[Start of section]
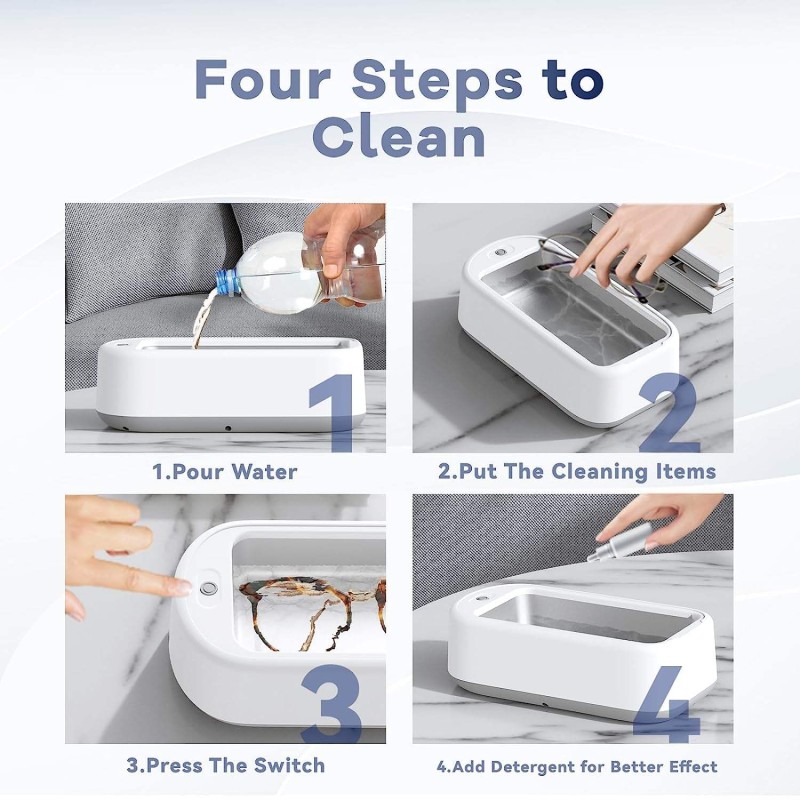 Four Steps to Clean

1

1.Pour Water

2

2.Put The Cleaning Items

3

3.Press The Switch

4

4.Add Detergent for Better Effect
[End of section]
[Start of section]
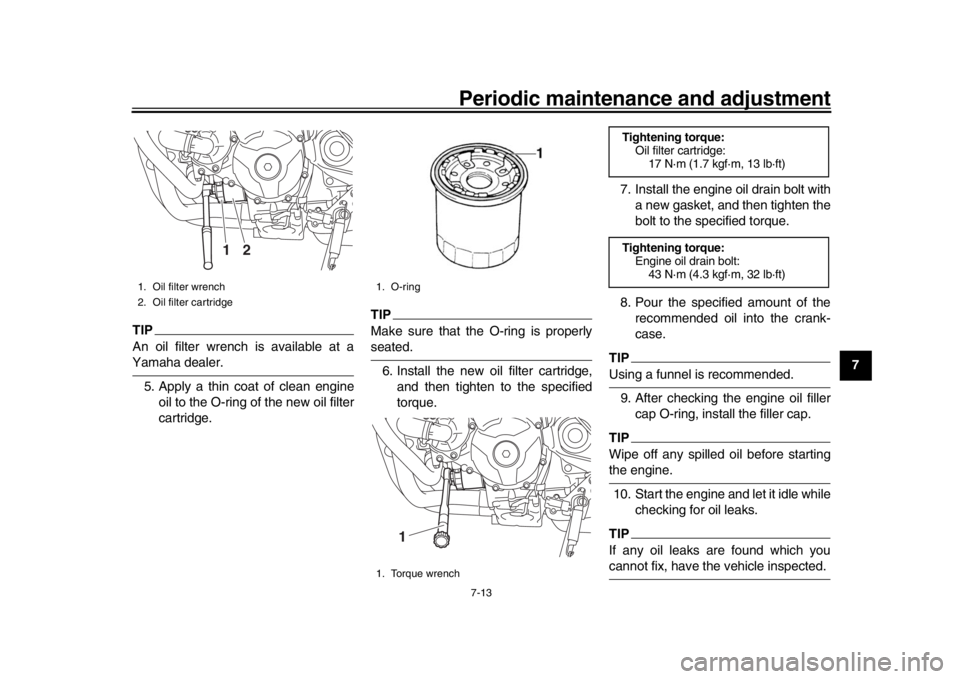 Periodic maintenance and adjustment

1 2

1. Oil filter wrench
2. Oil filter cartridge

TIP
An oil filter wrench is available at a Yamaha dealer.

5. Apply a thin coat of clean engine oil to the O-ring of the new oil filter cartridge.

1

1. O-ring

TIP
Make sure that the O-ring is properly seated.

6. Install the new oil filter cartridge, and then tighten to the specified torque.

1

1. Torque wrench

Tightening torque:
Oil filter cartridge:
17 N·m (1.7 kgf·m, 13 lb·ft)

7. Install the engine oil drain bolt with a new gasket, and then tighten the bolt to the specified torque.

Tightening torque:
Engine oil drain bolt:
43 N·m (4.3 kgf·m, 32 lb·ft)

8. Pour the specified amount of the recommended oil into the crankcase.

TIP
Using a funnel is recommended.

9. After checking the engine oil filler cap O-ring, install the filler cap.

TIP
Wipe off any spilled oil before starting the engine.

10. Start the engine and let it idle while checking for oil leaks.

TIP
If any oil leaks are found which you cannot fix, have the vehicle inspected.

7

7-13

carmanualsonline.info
[End of section]
Word for word, repeat the lines above from the one with "Four Steps to Clean" through the one with "4.Add Detergent for Better Effect", and nothing beyond them. Omit the pictures.

 Four Steps to Clean

1

1.Pour Water

2

2.Put The Cleaning Items

3

3.Press The Switch

4

4.Add Detergent for Better Effect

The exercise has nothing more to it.